Ray of Light

Madonna

album cover

The Road from Naughty to Namaste

Once she stopped being the Material Girl and the transgressive wayward Catholic school student, after she'd exhausted every trickedout voguing move and played every sex-taboo card available to a media-exploiting mythmaking superstar, Madonna got saved. By yoga.

Ray of Light is the account of her awakening. Or, depending on the perspective, her atonement.

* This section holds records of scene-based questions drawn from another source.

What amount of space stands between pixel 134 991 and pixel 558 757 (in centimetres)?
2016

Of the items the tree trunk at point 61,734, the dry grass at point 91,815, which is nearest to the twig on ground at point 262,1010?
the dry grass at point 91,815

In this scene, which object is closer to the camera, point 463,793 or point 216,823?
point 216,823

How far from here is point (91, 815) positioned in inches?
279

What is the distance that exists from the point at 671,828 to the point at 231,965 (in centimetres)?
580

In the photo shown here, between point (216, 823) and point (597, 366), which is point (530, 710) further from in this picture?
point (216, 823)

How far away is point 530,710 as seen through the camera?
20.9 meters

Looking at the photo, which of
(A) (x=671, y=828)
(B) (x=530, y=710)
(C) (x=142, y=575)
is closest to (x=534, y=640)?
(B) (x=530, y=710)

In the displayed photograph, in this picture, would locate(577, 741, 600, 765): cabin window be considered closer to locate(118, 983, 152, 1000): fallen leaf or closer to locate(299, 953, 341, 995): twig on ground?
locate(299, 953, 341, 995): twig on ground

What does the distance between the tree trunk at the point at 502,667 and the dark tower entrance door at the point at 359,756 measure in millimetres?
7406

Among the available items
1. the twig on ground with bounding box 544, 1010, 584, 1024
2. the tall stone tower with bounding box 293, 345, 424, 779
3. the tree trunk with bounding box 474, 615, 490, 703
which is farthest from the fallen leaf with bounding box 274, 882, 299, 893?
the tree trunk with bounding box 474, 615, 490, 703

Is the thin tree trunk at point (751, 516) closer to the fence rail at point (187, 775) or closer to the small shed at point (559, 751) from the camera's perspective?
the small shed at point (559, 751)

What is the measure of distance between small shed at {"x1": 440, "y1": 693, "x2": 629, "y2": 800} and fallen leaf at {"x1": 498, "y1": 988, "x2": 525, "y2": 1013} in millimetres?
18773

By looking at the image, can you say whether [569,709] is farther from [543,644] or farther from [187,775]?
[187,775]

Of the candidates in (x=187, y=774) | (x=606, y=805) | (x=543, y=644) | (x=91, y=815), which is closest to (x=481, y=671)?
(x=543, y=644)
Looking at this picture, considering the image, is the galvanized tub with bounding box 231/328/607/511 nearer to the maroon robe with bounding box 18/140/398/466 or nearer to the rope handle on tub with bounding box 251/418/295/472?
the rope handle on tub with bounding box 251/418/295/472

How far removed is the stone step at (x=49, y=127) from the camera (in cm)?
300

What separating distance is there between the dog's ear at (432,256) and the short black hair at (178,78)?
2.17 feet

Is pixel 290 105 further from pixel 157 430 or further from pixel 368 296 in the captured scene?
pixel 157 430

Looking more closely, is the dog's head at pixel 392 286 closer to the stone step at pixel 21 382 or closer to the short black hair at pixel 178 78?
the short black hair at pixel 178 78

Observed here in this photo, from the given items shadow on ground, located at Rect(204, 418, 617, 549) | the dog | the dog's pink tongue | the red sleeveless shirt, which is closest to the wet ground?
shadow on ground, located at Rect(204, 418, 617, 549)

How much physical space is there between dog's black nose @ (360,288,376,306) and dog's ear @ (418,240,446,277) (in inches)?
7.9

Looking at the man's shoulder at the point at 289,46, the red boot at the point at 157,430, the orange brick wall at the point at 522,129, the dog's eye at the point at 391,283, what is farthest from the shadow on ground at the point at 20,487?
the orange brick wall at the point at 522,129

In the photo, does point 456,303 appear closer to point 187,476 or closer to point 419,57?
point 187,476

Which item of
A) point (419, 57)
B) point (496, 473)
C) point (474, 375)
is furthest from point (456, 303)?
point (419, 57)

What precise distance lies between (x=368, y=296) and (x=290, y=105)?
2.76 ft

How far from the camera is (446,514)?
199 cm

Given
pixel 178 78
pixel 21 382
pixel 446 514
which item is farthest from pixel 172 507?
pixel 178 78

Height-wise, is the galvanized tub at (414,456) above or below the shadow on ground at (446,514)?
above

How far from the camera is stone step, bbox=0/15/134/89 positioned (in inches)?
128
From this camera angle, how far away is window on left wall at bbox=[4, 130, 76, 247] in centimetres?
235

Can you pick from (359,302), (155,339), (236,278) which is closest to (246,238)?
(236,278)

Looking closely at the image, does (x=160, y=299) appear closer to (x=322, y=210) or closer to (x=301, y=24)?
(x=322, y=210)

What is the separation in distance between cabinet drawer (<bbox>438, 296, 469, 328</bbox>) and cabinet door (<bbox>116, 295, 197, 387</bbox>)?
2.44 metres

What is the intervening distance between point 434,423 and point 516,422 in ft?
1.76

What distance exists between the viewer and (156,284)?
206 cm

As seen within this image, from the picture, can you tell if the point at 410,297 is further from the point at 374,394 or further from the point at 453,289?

It presents la diva Ciccone at her most reflective: Where in the past, her lyrics were extensions of whatever imagemanipulation ploy she had in play, she's suddenly spouting cosmic truths—about devotion to higher ideals, about love as a redeeming force, about the merciless boomerang of karma. In these songs, love is something far loftier than the horny obsession she so expertly glorified on early singles, something precious and almost noble. She signals this change of heart, which allegedly grew out of her two-hour daily yoga practice, in the album's opener, which talks about how she confused the trappings of fame for love: "[I]t all became a silly game, some things cannot be bought."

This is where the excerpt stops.